--- START Information shown ---

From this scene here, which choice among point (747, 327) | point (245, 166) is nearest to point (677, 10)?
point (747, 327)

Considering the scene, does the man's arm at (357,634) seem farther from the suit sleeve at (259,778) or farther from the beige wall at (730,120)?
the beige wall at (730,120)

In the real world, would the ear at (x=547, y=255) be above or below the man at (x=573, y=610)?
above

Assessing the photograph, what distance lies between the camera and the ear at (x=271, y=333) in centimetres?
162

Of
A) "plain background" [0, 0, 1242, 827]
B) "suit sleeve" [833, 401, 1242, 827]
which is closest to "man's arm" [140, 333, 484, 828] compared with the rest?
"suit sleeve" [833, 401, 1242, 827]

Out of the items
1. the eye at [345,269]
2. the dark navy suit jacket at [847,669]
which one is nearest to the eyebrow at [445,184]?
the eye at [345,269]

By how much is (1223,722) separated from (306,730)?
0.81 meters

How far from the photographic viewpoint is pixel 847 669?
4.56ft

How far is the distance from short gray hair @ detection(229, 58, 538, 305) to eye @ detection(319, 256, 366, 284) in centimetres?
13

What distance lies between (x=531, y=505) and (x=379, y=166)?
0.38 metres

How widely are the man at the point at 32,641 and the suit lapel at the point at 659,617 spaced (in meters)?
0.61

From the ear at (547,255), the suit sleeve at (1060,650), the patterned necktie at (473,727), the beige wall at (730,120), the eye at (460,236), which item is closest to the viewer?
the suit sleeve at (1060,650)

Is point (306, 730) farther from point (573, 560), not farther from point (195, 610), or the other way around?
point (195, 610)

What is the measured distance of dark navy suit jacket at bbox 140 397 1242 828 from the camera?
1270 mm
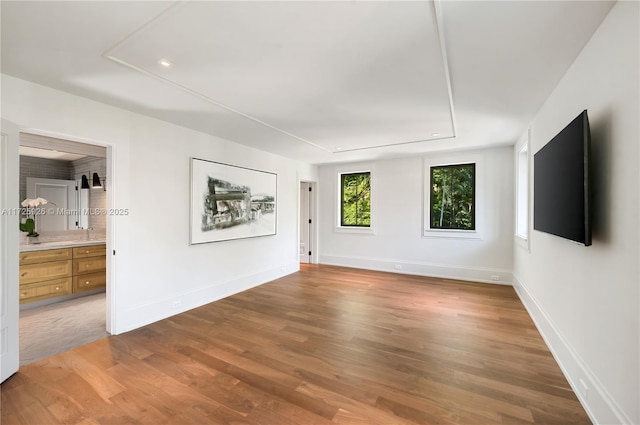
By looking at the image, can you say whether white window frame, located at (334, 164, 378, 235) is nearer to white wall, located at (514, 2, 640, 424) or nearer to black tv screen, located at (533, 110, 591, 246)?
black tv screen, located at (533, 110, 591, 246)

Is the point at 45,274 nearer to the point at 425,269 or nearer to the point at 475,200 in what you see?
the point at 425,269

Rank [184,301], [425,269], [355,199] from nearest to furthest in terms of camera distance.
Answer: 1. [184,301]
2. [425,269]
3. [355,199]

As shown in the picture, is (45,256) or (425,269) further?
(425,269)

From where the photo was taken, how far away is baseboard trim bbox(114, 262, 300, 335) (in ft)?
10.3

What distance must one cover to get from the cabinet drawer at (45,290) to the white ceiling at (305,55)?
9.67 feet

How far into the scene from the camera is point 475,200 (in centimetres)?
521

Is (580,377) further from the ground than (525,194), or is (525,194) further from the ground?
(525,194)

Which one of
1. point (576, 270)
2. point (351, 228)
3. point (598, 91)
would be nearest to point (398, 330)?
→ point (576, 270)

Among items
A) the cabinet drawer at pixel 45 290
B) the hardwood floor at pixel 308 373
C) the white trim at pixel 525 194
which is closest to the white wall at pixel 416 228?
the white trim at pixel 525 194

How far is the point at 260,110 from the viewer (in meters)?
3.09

--- END Information shown ---
--- START Information shown ---

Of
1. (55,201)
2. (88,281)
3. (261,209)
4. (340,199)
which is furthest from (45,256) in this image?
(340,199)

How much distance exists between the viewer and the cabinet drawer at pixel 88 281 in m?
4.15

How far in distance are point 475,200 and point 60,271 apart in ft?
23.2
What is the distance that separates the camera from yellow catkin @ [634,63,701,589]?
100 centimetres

--- END Information shown ---

▶ **Set problem**
Report every line above that contains the word "much", paying attention to case.

▶ **Solution below**
By how much is (1223,722) separated from (306,730)?
How much distance exists between the viewer and the cabinet drawer at pixel 88 281 in m?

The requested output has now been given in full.